Summary Background  Langerhans cells (LCs) play essential roles in the initiation and regulation of cutaneous immune responses mediated through their successful migration from the epidermis to draining lymph nodes while carrying antigen. Tumour necrosis factor (TNF)‐α, a keratinocyte‐derived cytokine, has recently been shown to play an important role in the mobilization of LCs from human epidermis. Although it is known that with age the immune system changes, the influence of increasing age on the function of human LCs has not been defined clearly. Objectives  To examine the influence of age on the ability of TNF‐α to induce LC migration.
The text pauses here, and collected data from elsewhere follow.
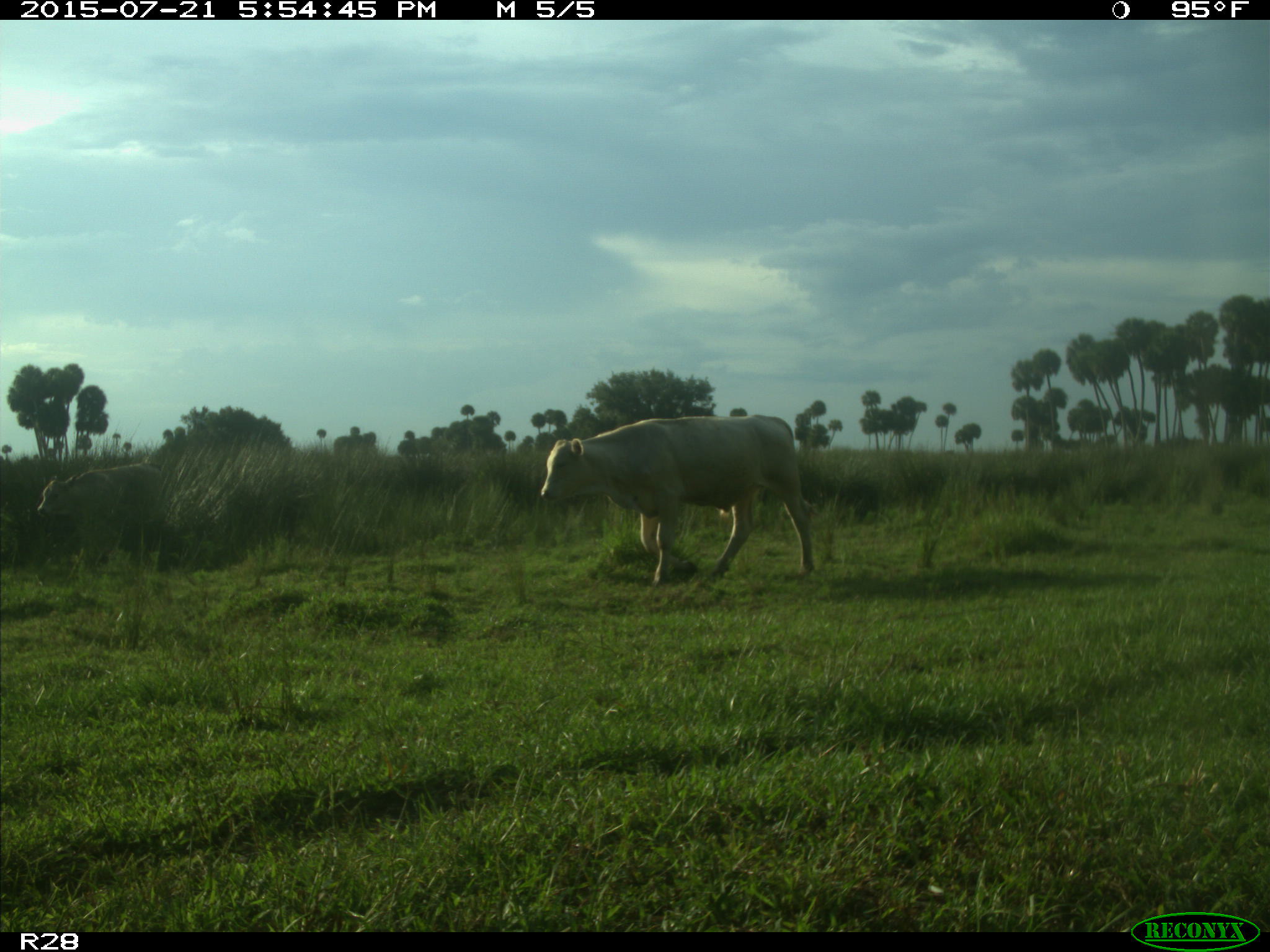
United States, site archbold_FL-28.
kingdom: Animalia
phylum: Chordata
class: Mammalia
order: Artiodactyla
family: Bovidae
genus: Bos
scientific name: Bos taurus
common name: domestic cow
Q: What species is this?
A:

Methods  Ten elderly (six men, four women; mean age 76 years, range 72–79) and 10 young (six men, four women; mean age 23 years, range 18–35) volunteers received intradermal injections of 200 U of human recombinant TNF‐α diluted in sterile saline, and control injections of sterile saline alone, at each of two paired sites identified on photoprotected buttock skin. Two hours later, paired injection sites were excised by punch biopsy. One set of paired biopsies was processed for assessment of the frequency and morphology of epidermal LCs, following preparation of epidermal sheets and immunofluorescence staining for the LC marker CD1a. The remaining paired biopsies were processed in formalin and the inflammatory response to TNF‐α was assessed by standard histological examination. Results  Mean ± SEM baseline values for LC frequency within epidermal sheets were significantly different between young (1156·3 ± 38·5 cells mm −2 ) and elderly subjects (835·7 ± 48·2 cells mm −2 ; P  < 0·01). Intradermal injections of 200 U of TNF‐α caused a significant reduction in the frequency of LCs in both elderly and young subjects ( P  < 0·01). However, the extent of TNF‐α‐induced LC migration was substantially different between the two groups, with a mean 9% reduction in LC frequency in elderly volunteers compared with a mean 23% decrease in young subjects. Exposure to TNF‐α was associated with a perivascular polymorphonuclear infiltrate at 2 h in all young subjects; in contrast, only 50% of the elderly individuals showed evidence of such a response. Conclusions  There are significant differences between young and old skin with respect to both resting LC numbers and their response to TNF‐α. These age‐related changes in LC frequency and function may contribute to the altered cutaneous immune function observed in the elderly.